Нелегкая принесла сотрудников прокуратуры, и ни каких-нибудь, а чуть ли не самых важных, из самого
В квартиру вошли трое. Один из них "натуральный блондин", чем-то напоминавший известного российского певца, представился следователем по особо важным делам прокуратуры Кузнецовым. Двое других, наверняка из полиции, прошлись по комнатам, явно что-то или кого-то разыскивая.
– Что вам нужно?- без эмоций спросил Суворов, устало глядя на важняка.
– Как обычно, задать Вам несколько вопросов, - улыбнулся Кузнецов. Судя по всему, и этот человек готов был взорваться от переполнявшего его чувства собственной значимости.
– Задавайте, - ответил ему Георгий и поплелся к себе в комнату.
– Где вы были вчера? Весь день.
– Тут, - коротко ответил Суворов чистую правду.

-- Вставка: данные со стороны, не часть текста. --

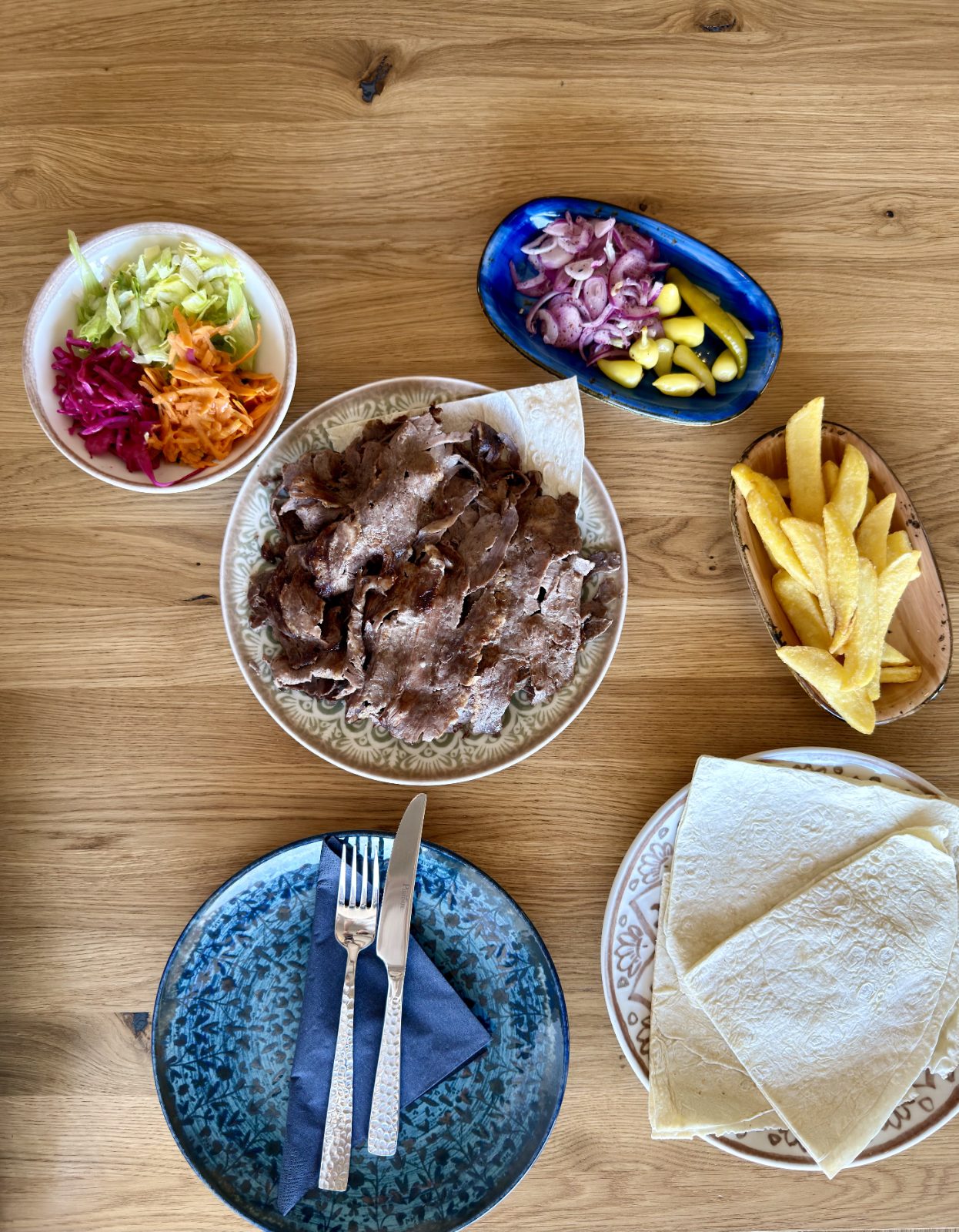 Döner mit Beilagen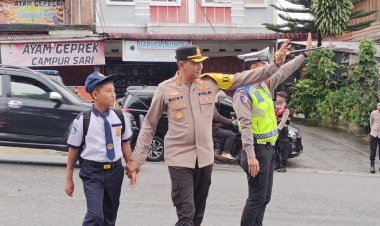 Kapolres Bener Meriah Turun Langsung Laksanakan Strong Point, Pastikan Keselamatan Anak Sekolah Dan Masyarakat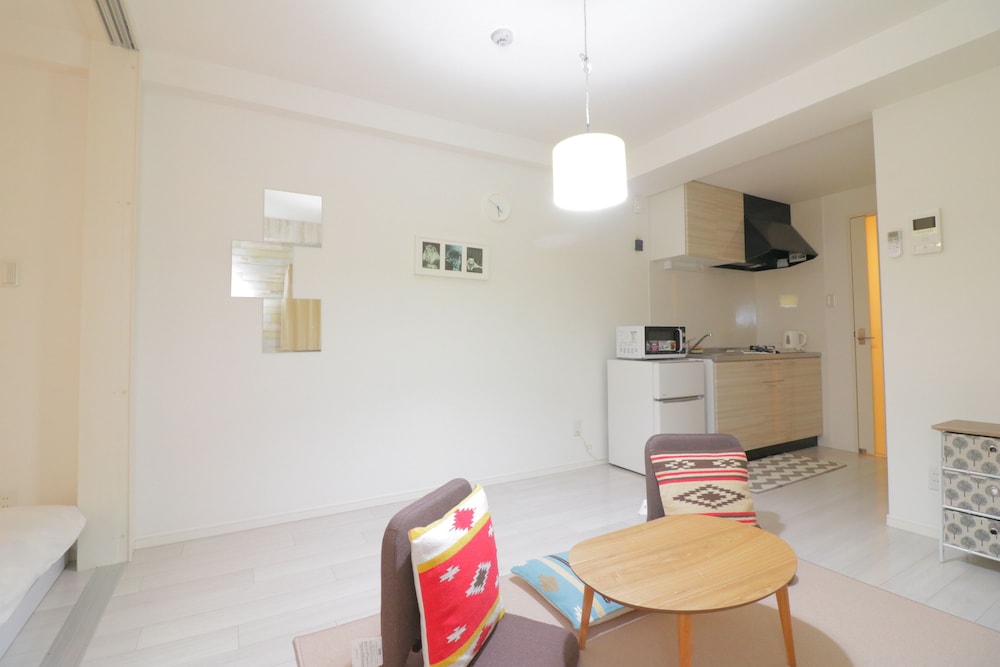 MODERN APARTMENT OSAKA DOME MAE 大阪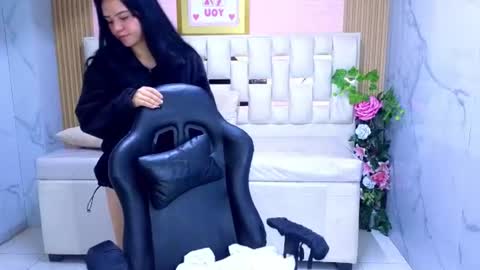 Sara  online show from 07/14/26, 10:21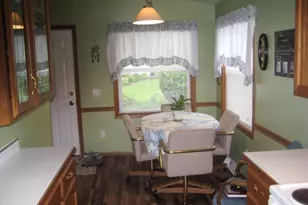 37176 Seymour Dr, Prairie Du Chien, WI 53821 - Photo 4
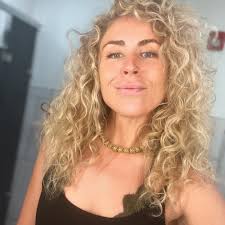 What are some good hair salons or hair stylists in Franklin, Tennessee for  blonde hair?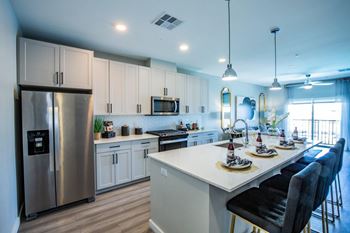 Pendant kitchen lighting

– Что, никуда не выходили?
– Нет.
Кузнецов огляделся по сторонам, поморщился при виде пустых бутылок, разбросанных по комнате.
– Вы новости смотрите?
– задал еще один вопрос следователь.
– Нет.
Похоже, что равнодушный тон и односложные ответы Георгия начали выводить Кузнецова из себя. Суворову до этого не было никакого дела. Жизнь еще оного чиновника его не интересовала.
– Очень зря.
– Кузнецов встал с кресла, прошелся по комнате.

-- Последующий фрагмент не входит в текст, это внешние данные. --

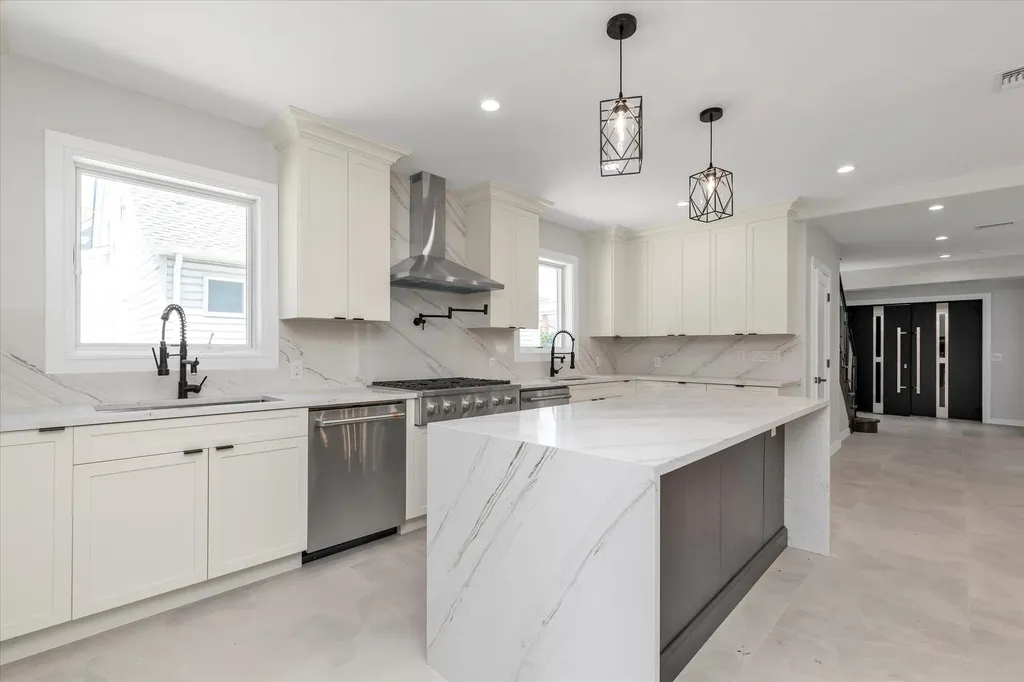 439 Bayview Avenue Cedarhurst NY 11516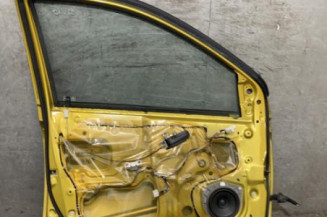 Porte avant gauche TOYOTA YARIS 1
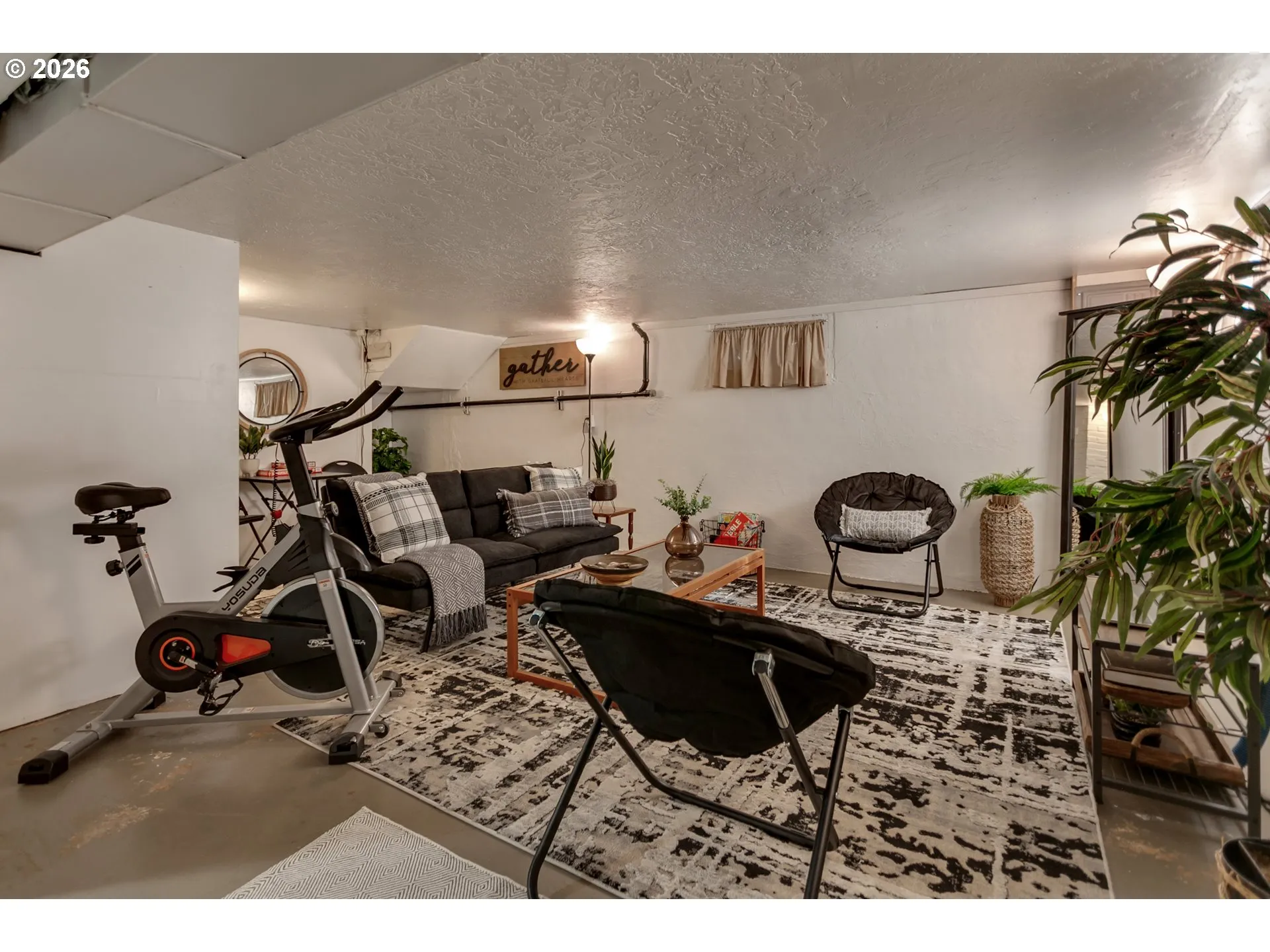 Family Room-Lower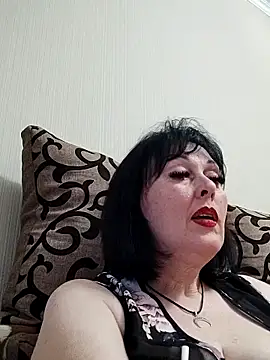 HelgaDennis online show from May 28, 2026, 5:32 pm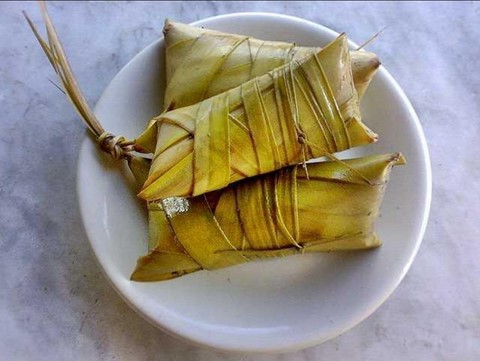  riz  cuisson du riz pour des feuilles de Banana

– Помощник президента Российской Федерации, господин Шаганов сегодня рано утром умер от острой сердечной недостаточности. Единственным человеком, кто желал ему смерти, были Вы, не находите?
– Не нахожу, - так же монотонно, как и прежде, ответил Суворов.
– Уверен, что у господина Шаганова было много врагов, желавших ему зла.
– Но ни один из них не посмел сказать это Анатолию Сергеевичу в лицо.
– А за слова уже сажают?
– спросил в свою очередь Суворов. Весть о том, что Шаганова больше нет, ни привнесла в состояние Георгия никаких красок.
– Разумеется, нет, а вот за дела - еще как! Я здесь не из-за Ваших слов. Но у Вас есть мотив, и я должен, я обязан во всем разобраться.
– Разбирайтесь. Я не буду препятствовать следствию. Но вчера я был дома, и сегодня я весь день дома.
– Это обстоятельство мы скоро выясним, поверьте. От нас еще никто не уходил безнаказанным, и будет лучше, если Вы во всем сознаетесь.
– В чем?
– Суворов вновь перешел на односложные ответы.
– В убийстве господина Шаганова.
– Я не убивал его. Сердце у любого может забарахлить.
– Ах, так? А Вам известно, что Анатолий Сергеевич слыл человеком очень спортивным и следил за своим здоровьем?
– Догадываюсь.
Кузнецов пристально посмотрел на Суворова, перевел взгляд на бутылки из-под водки, вновь посмотрел на музыканта.
– Прихватите это, и опросите подъезд, - скомандовал он своим сопровождающим.
Двое похожих на полицейских сотрудников забрали бутылки и спешно удалились из квартиры Суворова.
– Будет лучше, если Вы и впредь не станете никуда выходить. Пока Вам нечего предъявить, но, будьте уверены, я во всем разберусь.
Георгий ничего не ответил Кузнецову. Он даже дверь за следователем закрыл не сразу.